Held in captivity long enough and your reality changes. Your vocabulary that of an optimist without hope. Your sunrise a rainy afternoon - your freedom an extension of your chain by a few more guilt ridden links. Mourn for an illusion so that your heart is not allowed recognition of death. The color of life fades until you are unsure of even the outlines of the faces you once knew. You struggle only against your own strength instead of that which binds you. This is captivity.


Captivity is traditionally defined as imprisonment, confined to a space, a being that has been domesticated and is now kept so. A captive being one taken in a state of war.

I believe captivity is much broader than what we limit it to through our primarily historical concepts of military wars, battles, and physical force. Captivity is the enemy of freedom; it's absence, the lack thereof. Most people are truly not free.

Imprisonment is not simply living within stone walls, it is the restraint and bondage of the true self. Confinement is not simply forced seclusion, it is the lack of the experience of joy and full life. Domestication is not only an acceptable method of bettering what we own, it is the adaptation of a should-be valued heart for another's purposes or use.
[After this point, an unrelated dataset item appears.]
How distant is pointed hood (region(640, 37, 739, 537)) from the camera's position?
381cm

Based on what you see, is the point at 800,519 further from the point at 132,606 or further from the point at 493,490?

I have watched many close to my heart be taken into captivity as a result of a numerous misbeliefs, untruths, pride, unlove, and ungrace. I have re-written "captivity" as I see it, and sought to portray the captivity of a woman I know. She is held by no physical force, but her heart has most certainly been taken into captivity. The script references that which is closest to her heart, and the doorways through which captivity has slowly and wholly crept in unnoticed; what she has lost and become numb or blind to, and how captivity re-writes our view of reality.

Symbolism in this painting includes the patterned hearts in the background, representing the fact that captivity often comes in the form of patterns, repetition, and dull same-ness; also by what is closest to you. The blindfold for the loss of ability to see that which is before you. The script placed over her chest representing the weight and heaviness captivity holds over the heart. The absence of all five features except for the lips; captivity seems to bring a subconscious, overwhelming hunger and need for anything to bring back the illusion of life. In this woman, I have watched her sexuality, beauty, and femininity numb the pain of everything else she has lost. This is what she still clings to; I believe something deeper still knows that her original self is More.